Le Parti communiste et les "Comités populaires" interviennent dans les entreprises et dans les syndicats légaux contre les créatures de Vichy, organisent la solidarité, la lutte pour les revendications et un meilleur ravitaillement? Chacun de ces mouvements, manifestations, délégations, ayant pour base les revendications immédiates, prend de plus en plus l'aspect d'une lutte contre l'occupant et Vichy.
C'est ainsi que dans les premiers mois de l'occupation, on recense les grèves dans la région parisienne: métallos de chez Farman à Boulogne, chez Bardet dans le XVIIIe, à Argenteuil... En mars 1941, c'est le tour des ouvriers du bâtiment. Ce sont les comités populaires clandestins qui sont à l'origine de ces mouvements.
Les femmes communistes organisent des manifestations pour un meilleur ravitaillement à Paris, à Bezons, Argenteuil, et dans de nombreuses villes de la banlieue.
Le 7 avril 1941, 3000 femmes de l'usine "Le Raffia" à Issy-les-Moulineaux, usine travaillant pour l'armée allemande et fabriquant des filets de camouflage pour les canons, se mettent en grève et manifestent jusqu'à Montrouge. La police française intervient: 17 femmes sont arrêtées et livrées aux Allemands. Un groupe de l'O.S tente d'incendier l'usine, n'occasionnant que de faibles dégâts.
En Seine-et-Oise, les directions fédérales du Parti communiste, comme dans les autres départements, font récupérer les armes abandonnées, nécessaires à la lutte armée de demain, quand elle deviendra possible...
Des tracts du Parti Communiste, et des éditions clandestines de l'Humanité sont distribués, des fils téléphoniques de l'armée allemande cisaillés.
Dans une affiche datée du 23 août 1940, le préfet de Seine-et-Oise, Marc Chevalier, se plaint en ces termes de l'activité des communistes:
"Habitants de Seine-et-Oise,
(...) Je donne un premier avertissement aux fauteurs de trouble qui... poursuivent leur campagne de haine et d'agitation par des tracts et des affiches anonymes... Les manifestations de cet ordre, dès qu'elles seront découvertes dans une commune de Seine-et-Oise, entraîneront, à titre de sanction, l'internement administratif des principaux militants communistes résidant dans la commune. Des actes de sabotage continuent à s'exercer contre le matériel des armées d'occupation. Je ne saurais assez blâmer ces tentatives aussi lâches que stupides... Celui qui se livre à ces gestes criminels est un mauvais citoyen...

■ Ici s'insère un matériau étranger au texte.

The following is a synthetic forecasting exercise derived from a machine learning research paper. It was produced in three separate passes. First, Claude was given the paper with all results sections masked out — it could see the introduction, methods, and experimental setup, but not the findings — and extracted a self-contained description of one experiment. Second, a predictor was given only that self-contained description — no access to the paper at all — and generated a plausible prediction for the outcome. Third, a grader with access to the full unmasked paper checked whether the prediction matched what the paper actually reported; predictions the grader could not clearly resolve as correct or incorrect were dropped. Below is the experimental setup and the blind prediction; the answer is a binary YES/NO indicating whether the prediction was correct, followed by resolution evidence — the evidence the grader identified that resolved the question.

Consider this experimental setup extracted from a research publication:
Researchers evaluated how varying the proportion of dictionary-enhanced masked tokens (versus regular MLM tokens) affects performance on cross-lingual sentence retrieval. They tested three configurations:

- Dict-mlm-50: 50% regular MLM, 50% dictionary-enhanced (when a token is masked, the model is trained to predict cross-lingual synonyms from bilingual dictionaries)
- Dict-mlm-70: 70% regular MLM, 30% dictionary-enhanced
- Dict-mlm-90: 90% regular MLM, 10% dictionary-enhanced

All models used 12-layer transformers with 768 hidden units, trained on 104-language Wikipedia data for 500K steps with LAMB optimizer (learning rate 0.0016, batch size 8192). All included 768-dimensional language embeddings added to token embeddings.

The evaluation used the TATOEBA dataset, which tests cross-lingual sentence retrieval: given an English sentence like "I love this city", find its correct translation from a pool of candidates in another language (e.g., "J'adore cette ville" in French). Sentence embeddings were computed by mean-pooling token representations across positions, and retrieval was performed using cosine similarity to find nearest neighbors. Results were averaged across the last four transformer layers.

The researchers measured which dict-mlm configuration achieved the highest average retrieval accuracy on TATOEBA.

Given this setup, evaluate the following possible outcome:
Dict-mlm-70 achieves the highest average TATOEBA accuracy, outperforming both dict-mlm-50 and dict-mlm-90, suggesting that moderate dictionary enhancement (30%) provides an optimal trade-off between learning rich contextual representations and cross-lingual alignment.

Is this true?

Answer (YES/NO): YES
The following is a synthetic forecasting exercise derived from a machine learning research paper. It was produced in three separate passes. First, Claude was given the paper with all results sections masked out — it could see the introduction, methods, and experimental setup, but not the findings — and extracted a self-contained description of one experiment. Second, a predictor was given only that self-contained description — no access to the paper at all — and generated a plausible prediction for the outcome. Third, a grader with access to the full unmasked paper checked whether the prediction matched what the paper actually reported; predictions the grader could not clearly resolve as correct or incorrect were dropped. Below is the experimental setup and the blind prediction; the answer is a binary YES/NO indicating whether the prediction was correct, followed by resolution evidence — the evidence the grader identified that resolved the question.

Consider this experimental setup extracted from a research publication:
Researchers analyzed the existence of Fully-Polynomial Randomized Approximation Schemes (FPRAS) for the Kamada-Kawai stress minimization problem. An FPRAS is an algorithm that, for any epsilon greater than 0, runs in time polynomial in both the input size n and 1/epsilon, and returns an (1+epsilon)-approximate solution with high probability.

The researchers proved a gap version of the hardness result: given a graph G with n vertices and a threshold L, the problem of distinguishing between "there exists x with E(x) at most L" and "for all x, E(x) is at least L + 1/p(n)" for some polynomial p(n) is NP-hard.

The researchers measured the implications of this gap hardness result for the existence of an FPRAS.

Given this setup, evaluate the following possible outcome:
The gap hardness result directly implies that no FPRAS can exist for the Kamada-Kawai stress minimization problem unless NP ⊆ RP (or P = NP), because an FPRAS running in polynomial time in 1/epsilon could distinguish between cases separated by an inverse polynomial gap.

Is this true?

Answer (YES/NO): YES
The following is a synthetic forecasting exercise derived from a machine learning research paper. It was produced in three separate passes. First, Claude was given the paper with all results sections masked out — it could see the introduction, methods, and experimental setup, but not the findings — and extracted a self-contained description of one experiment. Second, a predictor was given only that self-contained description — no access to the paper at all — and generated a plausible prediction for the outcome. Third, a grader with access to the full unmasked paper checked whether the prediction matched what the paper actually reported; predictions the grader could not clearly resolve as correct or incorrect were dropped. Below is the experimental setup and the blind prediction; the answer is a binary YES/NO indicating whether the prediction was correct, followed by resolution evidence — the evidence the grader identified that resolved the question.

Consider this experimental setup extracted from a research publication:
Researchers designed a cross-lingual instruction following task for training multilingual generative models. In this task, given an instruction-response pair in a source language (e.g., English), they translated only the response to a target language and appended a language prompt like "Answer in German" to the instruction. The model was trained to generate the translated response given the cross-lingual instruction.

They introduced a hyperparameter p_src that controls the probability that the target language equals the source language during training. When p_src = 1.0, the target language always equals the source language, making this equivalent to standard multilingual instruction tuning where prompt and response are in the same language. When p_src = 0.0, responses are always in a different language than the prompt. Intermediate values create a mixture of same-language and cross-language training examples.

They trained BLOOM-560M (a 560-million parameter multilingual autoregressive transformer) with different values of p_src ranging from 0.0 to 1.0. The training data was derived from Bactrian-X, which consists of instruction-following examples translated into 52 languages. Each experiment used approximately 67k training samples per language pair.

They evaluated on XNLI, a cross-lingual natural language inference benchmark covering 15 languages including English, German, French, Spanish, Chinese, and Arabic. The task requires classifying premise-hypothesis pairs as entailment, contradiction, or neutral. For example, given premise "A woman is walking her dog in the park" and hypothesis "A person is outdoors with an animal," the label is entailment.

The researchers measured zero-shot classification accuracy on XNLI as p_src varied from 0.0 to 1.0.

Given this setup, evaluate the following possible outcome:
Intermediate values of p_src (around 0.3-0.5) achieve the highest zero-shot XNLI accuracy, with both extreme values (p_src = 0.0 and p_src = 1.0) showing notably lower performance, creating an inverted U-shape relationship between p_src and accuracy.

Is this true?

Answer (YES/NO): YES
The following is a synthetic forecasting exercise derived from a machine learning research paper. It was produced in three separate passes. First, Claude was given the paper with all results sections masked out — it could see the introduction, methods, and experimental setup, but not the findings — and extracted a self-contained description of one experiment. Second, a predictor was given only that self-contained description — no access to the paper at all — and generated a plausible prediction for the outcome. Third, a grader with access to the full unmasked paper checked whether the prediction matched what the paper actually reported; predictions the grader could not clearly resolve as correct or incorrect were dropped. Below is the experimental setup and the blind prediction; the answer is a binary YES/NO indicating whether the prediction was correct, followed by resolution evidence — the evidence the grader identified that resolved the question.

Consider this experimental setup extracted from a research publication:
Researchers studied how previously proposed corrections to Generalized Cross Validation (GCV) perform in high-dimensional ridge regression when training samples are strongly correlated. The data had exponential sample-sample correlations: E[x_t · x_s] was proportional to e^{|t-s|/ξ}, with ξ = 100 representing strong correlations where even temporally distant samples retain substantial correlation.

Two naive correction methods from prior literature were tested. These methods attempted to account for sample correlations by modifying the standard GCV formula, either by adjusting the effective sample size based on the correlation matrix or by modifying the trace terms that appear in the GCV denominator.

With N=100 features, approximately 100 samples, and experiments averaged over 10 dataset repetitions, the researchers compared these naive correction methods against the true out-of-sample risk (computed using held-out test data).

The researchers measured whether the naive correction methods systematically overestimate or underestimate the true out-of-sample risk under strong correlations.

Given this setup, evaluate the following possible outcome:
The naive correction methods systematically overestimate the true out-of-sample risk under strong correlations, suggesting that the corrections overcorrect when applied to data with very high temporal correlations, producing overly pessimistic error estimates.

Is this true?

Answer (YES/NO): NO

Vous ne servirez utilement votre pays, tout en gagnant l'estime des autorités d'occupation avec lesquelles je collabore en toute loyauté pour la défense de vos intérêts, que par votre attitude correcte, disciplinée, digne de la réputation et des traditions françaises".
Dès l'été 1940, la Jeunesse Communiste se réorganise en zone occupée avec des camarades comme Danielle Casanova, André Le Roy, Camille Baynac, Madeleine Vincent, Henriette Schmitt, Lucien Dorland (responsable de l'Avant-Garde), et parmi les étudiants, Francis Cohen, François Lescure, Suzanne Dijan, Claude Lalet, Bernard Kirschen (Bob).

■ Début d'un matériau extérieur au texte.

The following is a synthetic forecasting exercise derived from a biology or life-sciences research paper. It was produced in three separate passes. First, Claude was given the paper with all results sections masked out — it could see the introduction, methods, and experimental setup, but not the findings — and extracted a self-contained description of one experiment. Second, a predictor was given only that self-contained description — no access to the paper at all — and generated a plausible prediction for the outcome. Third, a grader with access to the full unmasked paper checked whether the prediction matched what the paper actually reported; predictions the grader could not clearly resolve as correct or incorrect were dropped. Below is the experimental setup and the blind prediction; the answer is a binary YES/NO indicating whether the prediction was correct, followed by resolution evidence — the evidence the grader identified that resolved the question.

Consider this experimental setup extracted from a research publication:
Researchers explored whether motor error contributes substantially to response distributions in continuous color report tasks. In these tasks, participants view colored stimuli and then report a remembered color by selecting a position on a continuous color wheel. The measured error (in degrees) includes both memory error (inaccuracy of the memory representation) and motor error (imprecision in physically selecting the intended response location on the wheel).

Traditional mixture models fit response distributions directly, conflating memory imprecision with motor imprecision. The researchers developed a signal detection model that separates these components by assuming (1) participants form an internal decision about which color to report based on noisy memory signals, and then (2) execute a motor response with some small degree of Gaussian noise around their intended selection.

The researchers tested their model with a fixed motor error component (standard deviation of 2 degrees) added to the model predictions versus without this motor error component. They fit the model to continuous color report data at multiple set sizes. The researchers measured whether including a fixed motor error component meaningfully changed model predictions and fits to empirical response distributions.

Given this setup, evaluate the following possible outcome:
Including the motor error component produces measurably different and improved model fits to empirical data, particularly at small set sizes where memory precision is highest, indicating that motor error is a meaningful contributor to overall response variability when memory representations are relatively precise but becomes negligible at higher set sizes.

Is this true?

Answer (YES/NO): NO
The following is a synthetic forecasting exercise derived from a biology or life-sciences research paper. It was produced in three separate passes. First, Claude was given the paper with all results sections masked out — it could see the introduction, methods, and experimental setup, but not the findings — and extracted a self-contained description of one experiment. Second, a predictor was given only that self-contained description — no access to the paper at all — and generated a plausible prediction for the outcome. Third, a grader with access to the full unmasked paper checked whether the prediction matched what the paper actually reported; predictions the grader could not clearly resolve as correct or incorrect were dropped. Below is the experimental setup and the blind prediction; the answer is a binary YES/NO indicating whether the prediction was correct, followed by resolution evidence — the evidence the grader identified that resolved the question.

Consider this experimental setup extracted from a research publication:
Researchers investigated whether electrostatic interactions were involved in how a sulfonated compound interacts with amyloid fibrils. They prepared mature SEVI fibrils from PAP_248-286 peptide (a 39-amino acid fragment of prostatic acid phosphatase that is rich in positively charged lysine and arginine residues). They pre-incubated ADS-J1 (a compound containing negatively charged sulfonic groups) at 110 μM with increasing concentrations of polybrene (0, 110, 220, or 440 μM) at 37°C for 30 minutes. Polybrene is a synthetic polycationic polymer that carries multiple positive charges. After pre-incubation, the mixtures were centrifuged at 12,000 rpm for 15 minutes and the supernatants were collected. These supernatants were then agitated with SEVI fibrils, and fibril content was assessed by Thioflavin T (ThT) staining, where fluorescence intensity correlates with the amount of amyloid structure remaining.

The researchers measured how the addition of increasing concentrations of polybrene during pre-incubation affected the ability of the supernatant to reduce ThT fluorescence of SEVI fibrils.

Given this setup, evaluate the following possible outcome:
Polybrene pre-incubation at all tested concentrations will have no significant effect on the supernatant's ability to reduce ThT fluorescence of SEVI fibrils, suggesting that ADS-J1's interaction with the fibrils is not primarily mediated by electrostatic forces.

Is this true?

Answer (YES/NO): NO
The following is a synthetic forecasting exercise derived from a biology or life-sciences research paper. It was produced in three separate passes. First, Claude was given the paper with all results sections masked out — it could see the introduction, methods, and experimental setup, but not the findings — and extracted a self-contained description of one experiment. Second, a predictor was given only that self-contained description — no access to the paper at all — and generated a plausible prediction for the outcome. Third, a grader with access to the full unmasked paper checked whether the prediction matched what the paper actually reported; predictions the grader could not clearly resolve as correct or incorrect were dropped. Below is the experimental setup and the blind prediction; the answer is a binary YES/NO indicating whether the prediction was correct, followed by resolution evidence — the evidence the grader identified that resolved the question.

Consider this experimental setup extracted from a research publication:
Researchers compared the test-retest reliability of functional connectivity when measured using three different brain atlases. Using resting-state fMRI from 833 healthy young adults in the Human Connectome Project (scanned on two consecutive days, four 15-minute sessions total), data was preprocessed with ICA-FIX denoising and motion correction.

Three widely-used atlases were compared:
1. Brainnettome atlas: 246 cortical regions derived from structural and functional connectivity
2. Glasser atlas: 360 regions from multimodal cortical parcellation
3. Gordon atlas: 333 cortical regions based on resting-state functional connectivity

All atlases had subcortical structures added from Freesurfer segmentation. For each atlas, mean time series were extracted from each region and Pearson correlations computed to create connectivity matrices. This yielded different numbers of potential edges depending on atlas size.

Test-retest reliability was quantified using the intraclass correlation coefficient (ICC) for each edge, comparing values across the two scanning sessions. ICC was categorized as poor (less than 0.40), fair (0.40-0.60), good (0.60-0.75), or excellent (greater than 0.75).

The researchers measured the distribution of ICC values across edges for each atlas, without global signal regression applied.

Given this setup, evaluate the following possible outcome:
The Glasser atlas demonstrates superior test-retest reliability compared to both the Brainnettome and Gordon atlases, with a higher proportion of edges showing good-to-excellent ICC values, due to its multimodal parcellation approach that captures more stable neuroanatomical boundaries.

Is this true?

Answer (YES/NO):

Guy Moquêt, responsable des Jeunesses Communistes du XVIIe, est arrêté le 13 octobre 1940 à la gare de l'est alors qu'il avait pendant des semaines collé des papillons patriotiques et distribué des tracts dans le XVIIe. Emprisonné à Fresnes puis à Clairvaux, et Châteaubriant où il restera 8 mois, il sera fusillé le 22 octobre 1941.

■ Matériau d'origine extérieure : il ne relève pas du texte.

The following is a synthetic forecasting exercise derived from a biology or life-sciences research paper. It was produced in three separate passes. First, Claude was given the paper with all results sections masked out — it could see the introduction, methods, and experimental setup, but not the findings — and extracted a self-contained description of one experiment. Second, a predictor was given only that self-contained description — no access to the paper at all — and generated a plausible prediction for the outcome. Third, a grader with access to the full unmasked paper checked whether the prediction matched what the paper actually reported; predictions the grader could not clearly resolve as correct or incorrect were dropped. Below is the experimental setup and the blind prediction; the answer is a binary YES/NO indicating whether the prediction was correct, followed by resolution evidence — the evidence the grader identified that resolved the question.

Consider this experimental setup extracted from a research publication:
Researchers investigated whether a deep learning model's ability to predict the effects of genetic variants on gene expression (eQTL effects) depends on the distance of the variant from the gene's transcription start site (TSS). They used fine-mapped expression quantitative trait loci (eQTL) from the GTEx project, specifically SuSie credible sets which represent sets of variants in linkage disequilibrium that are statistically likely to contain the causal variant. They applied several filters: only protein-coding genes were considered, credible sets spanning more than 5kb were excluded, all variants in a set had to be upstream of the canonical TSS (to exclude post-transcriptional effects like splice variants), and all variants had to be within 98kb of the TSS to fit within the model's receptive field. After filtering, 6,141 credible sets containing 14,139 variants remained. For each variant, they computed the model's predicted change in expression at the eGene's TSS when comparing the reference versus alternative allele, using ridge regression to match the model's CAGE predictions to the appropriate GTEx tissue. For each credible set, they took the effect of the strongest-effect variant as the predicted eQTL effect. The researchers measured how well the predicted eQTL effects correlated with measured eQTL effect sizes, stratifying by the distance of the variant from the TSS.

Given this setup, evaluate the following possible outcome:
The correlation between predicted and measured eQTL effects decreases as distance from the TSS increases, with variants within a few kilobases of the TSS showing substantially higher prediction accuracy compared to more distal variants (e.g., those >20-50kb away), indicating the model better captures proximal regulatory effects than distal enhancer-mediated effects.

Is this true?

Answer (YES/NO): YES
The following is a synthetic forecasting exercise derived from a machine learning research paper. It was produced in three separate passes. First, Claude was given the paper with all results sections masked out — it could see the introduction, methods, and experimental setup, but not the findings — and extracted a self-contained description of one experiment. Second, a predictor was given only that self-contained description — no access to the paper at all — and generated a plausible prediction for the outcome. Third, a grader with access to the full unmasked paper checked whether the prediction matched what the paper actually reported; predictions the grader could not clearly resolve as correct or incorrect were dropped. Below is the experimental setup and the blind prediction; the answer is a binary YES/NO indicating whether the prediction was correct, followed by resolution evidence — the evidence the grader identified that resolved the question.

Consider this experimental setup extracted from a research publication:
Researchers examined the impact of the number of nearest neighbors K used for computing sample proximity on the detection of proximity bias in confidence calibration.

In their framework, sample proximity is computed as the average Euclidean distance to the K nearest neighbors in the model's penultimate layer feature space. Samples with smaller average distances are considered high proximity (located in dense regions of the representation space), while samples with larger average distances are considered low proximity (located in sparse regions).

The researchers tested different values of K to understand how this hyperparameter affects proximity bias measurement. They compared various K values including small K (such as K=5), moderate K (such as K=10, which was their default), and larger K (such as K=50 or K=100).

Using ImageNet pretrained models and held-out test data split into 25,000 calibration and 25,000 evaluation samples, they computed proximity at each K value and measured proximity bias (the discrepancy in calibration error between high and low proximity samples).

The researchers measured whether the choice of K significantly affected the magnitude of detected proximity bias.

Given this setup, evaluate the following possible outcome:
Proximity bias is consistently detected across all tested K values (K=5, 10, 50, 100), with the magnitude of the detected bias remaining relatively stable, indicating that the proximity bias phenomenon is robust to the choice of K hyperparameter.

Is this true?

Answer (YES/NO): NO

Le 11 novembre 1940, les lycéens et étudiants communistes parisiens vont frapper un grand coup à l'Etoile, se dirigeant vers les Champs Elysées pour rejoindre des anciens combattants.
Dès juillet-août 1940, ils reconstituaient leur organisation en Sorbonne et faisaient paraître le journal communiste étudiant clandestin et de résistance La Relève , sous l'animation de Francis Cohen, François Lescure, Suzanne Dijan. A l'été 1940, ces étudiants communistes, menés par Christian Rizo et Tony Bloncourt, jettent des tracts avec l'appel de Maurice Thorez et Jacques Duclos contre Vichy dans l'amphi de la Sorbonne, ils manifestent contre un professeur tenant des propos antisémites en étalant des œufs frais sur son tableau. Ils perturbent les cours des étudiants collaborateurs. Fin octobre 1940, le professeur Paul Langevin, libre-penseur, est arrêté, et les étudiants communistes organisent des manifestations et des distributions de tracts en sa faveur. La "marseillaise" déjà est chantée par des jeunes.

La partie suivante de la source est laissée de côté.